Texto seleccionado
+ + + + + + +

Stanley Sealey, nativo barbadense, es trabajador de la Peruvian Amazon Company en La
Chorrera. El 23 de septiembre de 1910 se presentó a comparecer ante el cónsul general de Su
Majestad, el señor Casement, en presencia del señor Tizón y de Louis Barnes, jefe de la
comisión de la compañía.
En esa audiencia declaró que había nacido en Barbados el 27 de febrero de 1886 y que desde
1905 comenzó a trabajar como peón, junto con sus compatriotas, por un salario de diez dólares
al mes. Él y otros barbadenses fueron traídos a Nanay, cerca de Iquitos, y se sentían
insatisfechos con su trabajo. Por eso, Sealey y algunos más dejaron Nanay por voluntad propia y
se fueron a Iquitos en busca de otro empleo.

+ + + + + + +

Extracto de datos
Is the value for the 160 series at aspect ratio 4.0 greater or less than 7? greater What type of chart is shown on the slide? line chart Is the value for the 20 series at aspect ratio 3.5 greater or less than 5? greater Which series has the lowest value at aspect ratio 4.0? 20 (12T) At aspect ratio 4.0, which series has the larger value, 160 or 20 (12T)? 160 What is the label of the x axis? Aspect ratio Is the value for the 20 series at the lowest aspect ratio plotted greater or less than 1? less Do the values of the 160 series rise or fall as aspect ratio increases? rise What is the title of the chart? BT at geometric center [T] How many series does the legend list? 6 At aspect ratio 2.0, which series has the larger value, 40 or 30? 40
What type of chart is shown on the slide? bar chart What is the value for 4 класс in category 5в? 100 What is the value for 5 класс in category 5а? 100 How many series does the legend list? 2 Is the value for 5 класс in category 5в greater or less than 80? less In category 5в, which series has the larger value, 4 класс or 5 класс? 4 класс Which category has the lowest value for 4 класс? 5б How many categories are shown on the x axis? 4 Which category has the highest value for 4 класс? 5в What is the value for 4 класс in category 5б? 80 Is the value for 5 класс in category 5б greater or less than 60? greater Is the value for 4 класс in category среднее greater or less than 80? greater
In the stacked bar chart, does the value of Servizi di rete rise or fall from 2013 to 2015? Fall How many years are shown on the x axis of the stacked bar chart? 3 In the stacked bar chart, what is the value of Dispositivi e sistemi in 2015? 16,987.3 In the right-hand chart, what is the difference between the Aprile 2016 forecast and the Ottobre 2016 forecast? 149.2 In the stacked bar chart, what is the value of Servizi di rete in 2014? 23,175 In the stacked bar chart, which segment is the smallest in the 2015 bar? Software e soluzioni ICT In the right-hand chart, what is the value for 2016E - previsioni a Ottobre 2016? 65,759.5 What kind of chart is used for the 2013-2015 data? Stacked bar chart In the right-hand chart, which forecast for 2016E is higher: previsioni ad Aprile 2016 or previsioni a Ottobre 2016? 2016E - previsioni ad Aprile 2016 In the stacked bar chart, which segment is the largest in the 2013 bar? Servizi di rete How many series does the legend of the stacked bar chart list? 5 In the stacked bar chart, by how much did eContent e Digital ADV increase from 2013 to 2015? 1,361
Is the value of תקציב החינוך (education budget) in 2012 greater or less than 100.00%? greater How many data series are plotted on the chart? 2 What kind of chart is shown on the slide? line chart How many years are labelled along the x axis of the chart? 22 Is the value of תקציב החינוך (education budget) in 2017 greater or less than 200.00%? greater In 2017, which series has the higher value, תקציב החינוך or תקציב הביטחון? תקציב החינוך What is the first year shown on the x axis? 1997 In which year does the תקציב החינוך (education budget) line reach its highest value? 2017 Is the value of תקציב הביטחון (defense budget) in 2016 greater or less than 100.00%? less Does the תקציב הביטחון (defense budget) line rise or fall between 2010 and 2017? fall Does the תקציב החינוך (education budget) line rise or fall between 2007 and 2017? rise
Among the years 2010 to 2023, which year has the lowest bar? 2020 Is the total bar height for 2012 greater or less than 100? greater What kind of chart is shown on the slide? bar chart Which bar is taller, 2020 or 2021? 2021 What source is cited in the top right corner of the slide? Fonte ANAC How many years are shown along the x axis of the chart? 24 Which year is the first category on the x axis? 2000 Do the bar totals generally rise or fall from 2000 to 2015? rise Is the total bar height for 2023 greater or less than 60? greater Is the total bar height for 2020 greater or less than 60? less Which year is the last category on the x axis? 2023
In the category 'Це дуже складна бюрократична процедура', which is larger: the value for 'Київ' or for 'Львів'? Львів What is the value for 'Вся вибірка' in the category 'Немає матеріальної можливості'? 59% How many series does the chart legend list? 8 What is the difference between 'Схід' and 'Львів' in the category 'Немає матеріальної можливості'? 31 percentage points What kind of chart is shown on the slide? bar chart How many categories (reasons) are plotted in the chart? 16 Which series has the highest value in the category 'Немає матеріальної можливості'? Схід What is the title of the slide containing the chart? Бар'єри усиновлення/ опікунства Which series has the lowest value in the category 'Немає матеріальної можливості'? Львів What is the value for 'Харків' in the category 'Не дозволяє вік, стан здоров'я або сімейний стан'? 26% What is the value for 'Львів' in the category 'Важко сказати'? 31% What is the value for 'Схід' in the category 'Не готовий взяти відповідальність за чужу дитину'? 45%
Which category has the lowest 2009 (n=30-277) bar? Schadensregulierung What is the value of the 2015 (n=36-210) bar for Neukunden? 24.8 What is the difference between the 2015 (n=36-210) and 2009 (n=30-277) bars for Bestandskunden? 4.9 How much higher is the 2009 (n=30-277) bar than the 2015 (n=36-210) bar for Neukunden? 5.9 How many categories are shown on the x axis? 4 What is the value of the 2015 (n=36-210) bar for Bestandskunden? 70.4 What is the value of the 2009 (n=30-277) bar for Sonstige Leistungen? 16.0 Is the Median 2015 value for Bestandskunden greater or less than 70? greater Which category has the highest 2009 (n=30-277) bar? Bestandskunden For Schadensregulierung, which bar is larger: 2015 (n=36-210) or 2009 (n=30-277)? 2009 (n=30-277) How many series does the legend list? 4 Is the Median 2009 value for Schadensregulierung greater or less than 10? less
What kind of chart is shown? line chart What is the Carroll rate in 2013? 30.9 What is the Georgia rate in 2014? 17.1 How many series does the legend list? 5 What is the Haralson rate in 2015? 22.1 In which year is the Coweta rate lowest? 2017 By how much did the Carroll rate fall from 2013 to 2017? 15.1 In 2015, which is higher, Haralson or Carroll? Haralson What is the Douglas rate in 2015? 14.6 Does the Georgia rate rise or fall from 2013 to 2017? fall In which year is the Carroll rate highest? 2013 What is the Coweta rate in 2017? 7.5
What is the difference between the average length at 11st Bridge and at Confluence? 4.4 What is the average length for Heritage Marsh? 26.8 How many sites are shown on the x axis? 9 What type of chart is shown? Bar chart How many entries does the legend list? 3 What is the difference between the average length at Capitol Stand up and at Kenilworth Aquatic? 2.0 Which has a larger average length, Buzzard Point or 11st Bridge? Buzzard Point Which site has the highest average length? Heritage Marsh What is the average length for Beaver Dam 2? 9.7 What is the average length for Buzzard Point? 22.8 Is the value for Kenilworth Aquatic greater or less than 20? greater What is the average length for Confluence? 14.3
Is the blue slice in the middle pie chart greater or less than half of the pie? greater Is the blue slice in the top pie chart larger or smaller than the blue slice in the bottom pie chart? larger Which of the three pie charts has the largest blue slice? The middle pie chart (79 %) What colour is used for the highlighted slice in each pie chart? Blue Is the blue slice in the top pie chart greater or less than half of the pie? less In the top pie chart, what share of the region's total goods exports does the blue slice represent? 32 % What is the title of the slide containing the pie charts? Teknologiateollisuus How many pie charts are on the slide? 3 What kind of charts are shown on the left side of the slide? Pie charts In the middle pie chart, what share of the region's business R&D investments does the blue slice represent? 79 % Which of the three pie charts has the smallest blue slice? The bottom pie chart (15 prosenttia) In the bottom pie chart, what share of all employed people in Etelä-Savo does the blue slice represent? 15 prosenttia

+ + + + + + +

Preguntas de estudio
1. Según el texto seleccionado, ¿en qué fecha nació Stanley Sealey?
2. Vuelve a escribir el tramo del texto seleccionado que va desde "En esa audiencia" hasta "de otro empleo.", y cambia "peón" por "jornalero".
3. Retoma el texto sobre la declaración de Stanley Sealey justo después de la última oración.

Resultados por tarea
1. Nació el 27 de febrero de 1886.

2.
En esa audiencia declaró que había nacido en Barbados el 27 de febrero de 1886 y que desde
1905 comenzó a trabajar como jornalero, junto con sus compatriotas, por un salario de diez dólares
al mes. Él y otros barbadenses fueron traídos a Nanay, cerca de Iquitos, y se sentían
insatisfechos con su trabajo. Por eso, Sealey y algunos más dejaron Nanay por voluntad propia y
se fueron a Iquitos en busca de otro empleo.

3.
Primero trabajó en una fábrica de ladrillos, luego viajó como bombero a bordo de un buque de
vapor y posteriormente fue a Manaos, donde estuvo una cantidad de tiempo considerable. Pagó
su pasaje de regreso hasta Iquitos e hizo un contrato con la Peruvian Amazon Company por 50
soles mensuales para laborar en el Putumayo. Llegó a La Chorrera el 12 de mayo de 1908
acompañado de varios barbadenses que también habían sido contratados. Ésa fue su primera
visita al Putumayo. Ya lleva trabajando aquí dos años y cuatro meses aproximadamente. Este
testigo, igual que James Chase, hizo sus declaraciones con cierto nivel de excitación. Era
evidente que la presencia del señor Tizón le incomodaba, pero, a pesar de ello, hablaba con
sinceridad y sin rodeos.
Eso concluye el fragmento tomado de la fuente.